Many of my comments are not applicable to Japan, of course. I assume that you have to use ISDN cards or adapters approved for Japan, ones that I have no experience of. But I think you will still run into the following problems:
In brief, old communications programs do not work because an ISDN system communicates in a different way. The FOSSIL driver emulates AT commands from your modem, and the CAPI driver is the actual PC hardware-telephone line interface. ELSA included DOS and Windows versions of Telix that work with interrupt 14 (IRQ 14), and which could be configured very easily for ELSA ISDN devices. I upgraded my copy of HyperAccess for Windows to a newer one that handled IRQ 14, but found that it was only really set up to handle the Motorola BitSurfr Pro. The telephonic world revolves around North America, of course.

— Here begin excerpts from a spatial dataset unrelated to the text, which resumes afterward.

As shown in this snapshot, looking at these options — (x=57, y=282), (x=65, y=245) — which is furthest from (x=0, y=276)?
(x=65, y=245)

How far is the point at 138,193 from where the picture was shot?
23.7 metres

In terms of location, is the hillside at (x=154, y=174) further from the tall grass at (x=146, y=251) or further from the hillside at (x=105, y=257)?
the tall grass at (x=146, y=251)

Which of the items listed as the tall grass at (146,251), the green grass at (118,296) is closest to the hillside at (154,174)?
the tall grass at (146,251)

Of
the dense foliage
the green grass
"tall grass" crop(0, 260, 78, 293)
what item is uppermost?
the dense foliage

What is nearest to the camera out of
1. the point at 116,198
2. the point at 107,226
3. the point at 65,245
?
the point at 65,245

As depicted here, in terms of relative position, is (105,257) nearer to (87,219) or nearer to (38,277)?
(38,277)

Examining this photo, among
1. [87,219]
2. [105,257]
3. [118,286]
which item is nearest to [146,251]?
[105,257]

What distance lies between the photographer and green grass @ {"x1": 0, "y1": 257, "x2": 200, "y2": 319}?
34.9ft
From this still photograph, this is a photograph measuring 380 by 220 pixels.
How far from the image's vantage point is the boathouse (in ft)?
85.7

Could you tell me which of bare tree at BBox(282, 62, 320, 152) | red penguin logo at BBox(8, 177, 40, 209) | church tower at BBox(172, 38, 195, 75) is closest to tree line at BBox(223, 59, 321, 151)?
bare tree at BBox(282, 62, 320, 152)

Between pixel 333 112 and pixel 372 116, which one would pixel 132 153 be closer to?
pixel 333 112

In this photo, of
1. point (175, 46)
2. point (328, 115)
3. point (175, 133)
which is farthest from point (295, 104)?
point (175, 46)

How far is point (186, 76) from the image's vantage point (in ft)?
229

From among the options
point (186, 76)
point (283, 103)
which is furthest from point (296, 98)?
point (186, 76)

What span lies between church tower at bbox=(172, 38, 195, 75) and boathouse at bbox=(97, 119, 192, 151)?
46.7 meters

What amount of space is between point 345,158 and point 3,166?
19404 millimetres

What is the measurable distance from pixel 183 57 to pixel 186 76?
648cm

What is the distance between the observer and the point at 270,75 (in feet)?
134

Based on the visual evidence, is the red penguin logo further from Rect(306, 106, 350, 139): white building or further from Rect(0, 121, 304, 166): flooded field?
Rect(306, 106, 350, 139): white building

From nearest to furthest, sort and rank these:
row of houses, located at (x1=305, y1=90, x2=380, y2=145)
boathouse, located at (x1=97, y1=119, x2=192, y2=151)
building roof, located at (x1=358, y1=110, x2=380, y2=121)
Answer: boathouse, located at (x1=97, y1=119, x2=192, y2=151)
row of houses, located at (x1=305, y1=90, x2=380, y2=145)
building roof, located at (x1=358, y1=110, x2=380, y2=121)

One good reason for using ISDN is the Web. Although Internet access can be very slow due to the sheer volume of traffic, I will hold off looking at Web pages until I have the Fritz! card set up to give me ISDN access. Despite the problems, I will stay with ISDN. It really is great when it works properly.
Finally, a look ahead to next month. The section on cyber-porn had to be held over for lack of time, but I hope to include it in the next Ionic Column. I just knew you all preferred to read about the thrills of ISDN instead of boring old sex.